> [EXTRACTED TEXT]:
Keep biking! (and beat internet addiction?)

After my bike tour I spent the first couple of weeks off of my bike, and was slow to get back on. First I was trying to let me hand heal (trying to regain 100% sensation in the fingertips of my left hand!), and then I caught a nasty summer cold. I set up my desktop PC to begin my job search in earnest, since there’s only so much you can do from a cell phone. As I set up my PC and regained full connection to the world wide web, I noticed something was going on: I was spending too much time surfing the internet! This absolutely wasn’t something I had been interested in while I was riding 60 miles per day. I kept up with my blog and checked my email, but not much beyond that.

Just by chance (Or not? I was looking at a lot of websites as I recovered) I came across an article about internet addiction and brain chemistry. I don’t remember the exact article, but if you google for “internet dopamine” then you’ll see that there are a lot of articles on the subject. It boils down to the idea that there are a few psychological things going on that trigger a little hit of dopamine on a very regular basis while you surf the web.

The first mechanism that I find interesting is the way we’re wired to want to know our surroundings, and constantly scan for danger or changes. I think it’s one of the reasons that when we live in the suburbs we like to have wide flat featureless yards of trimmed grass around our homes, and why games like Farmville take off. This is a pointless way to trigger your reward center because the internet is always changing, and by and large those changes you discover are not relevant to your life in any way. You just see something that wasn’t there before, “Someone just posted a picture of a cat!” and you get a tiny hit of dopamine.

The second part that I feel more ambivalent about is the way we are rewarded when we learn something new. It’s satisfying to learn something new, right? Even if it’s some stupid little random factoid that doesn’t apply to our lives, and may not even be adequately supported- it feels good to learn. The internet is also a great source for learning, not just a constantly shifting sea of ‘new things’ to spot. The internet is an incredibly powerful tool for gaining useful knowledge, but it also lets you go and click on the random wikipedia article, and spend half an hour learning about things that have no relation to anything, at a superficial depth, and in such an undisciplined way that you’ll only retain a tiny fraction of that knowledge.

> [GIVEN MATERIAL]:

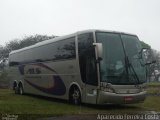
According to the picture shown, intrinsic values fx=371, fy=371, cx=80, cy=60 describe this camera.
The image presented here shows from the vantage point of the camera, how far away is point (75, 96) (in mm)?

> [EXERCISE DETAILS]: Please list every website, online service, or game that the biking post mentions by name. Work only from the biking post, not from the data.

> [EXERCISE SOLUTION]:
- google
- Farmville
- wikipedia